Credit: Spark New Zealand

Spark New Zealand has reported strong performance in key growth areas of cloud, mobile, security and service management in 2018 but costs of change are up and future earnings from a key asset are in decline.

The telco giant is undertaking one of the biggest change programs in the company’s history, dubbed Quantum, as it transitions to an Agile way of working but such an approach has resulted in a $49 million hit to the business' bottom line as staff are laid off.

Spark reported year-on-year revenue growth of $35 million, or one per cent, taking revenue to $3.65 billion.

Specifically, mobile revenue growth was $132 million, up 6.9 per cent while cloud, security and service management were up 15.1 per cent. 

This was, however, partially offset by declines in legacy voice, managed data and networks revenues, down $100 million.

Overall reported earnings (EBITDA) for 2018 declined by $27 million, or 2.7 per cent, to $989 million.

Meanwhile, dividends from cable operator Southern Cross declined by $11 million to $50 million during the year and are expected to decline between $10 million and $20 million in 2019 as the level of pre-purchased capacity from large customers decreases.

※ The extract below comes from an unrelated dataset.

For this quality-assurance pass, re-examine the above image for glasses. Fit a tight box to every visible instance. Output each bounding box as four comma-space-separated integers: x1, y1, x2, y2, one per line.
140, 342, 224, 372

Several alternative networks are now available creating unprecedented competition in the cable market.

Managing director Simon Moutter said Spark’s success in growth areas continued to offset decline in legacy areas of the business.

"Our business customers increasingly recognise the benefits and flexibility offered by “as-a-service” cloud products, and we have launched new security products to capture growth in that market," he said.

"We’re also very pleased to see our strategic emphasis on wireless technologies flow through to further growth in mobile market share, revenue and margins – with Spark the only New Zealand mobile operator to achieve this over the period."

Mobile revenue growth was also now fully offsetting traditional voice revenue decline, he said.

Earlier this month Spark extended its drive into subscription content, securing rights to English Premier League football.

Spark chair Justine Smyth said Spark set out a three-year vision of how the business would maintain growth in a highly competitive environment in June last year.

"Underpinning this vision were three strategic focus areas: an increased emphasis on wireless; leveraging multi brands; and being the lowest cost operator through simplification, digitisation and automation," Smyth added.

"Spark has delivered against these focus areas, while simultaneously making the bold decision to transition the company to an Agile way of working – and this flowed through to its financial results."

Spark chose to accelerate its Quantum business improvement program during the year, incurring costs of change to realise benefits sooner than previously envisaged.

"This decision was based on our increasing confidence that the business could improve customer experience and operate under a lower cost structure in an Agile model,” Smyth said.

Additional implementation costs of $24 million were brought forward into 2018 earnings, which added to the $25 million cost of change Spark had already planned, bringing total costs of change for 2018 to $49 million. 

Excluding change costs, adjusted EBITDA for 2018 was $1,038 million, up $22 million, or 2.2 per cent.

Spark's Upgrade New Zealand program is slightly behind target. More than half of the company's customers now on either fibre or wireless broadband helping to drive a 6.7 per cent uplift in broadband gross margin in a market where, Moutter said, margins are very challenged. 

"Our focus is now shifting to the retention of existing wireless broadband connections and the migration of copper voice connections to our wireless voice alternative," he said.

Moutter said the company made substantial progress on its programme of simplification, automation and digitisation over the year. 

Improvements to digital self-service channels and the introduction of artificial intelligence, through chatbots and other automation tools, reduced customer service voice calls by almost a quarter year-on-year. 

Spark also rolled out 40 different “bots” to automate high-volume and sometimes very complex business processes and tasks.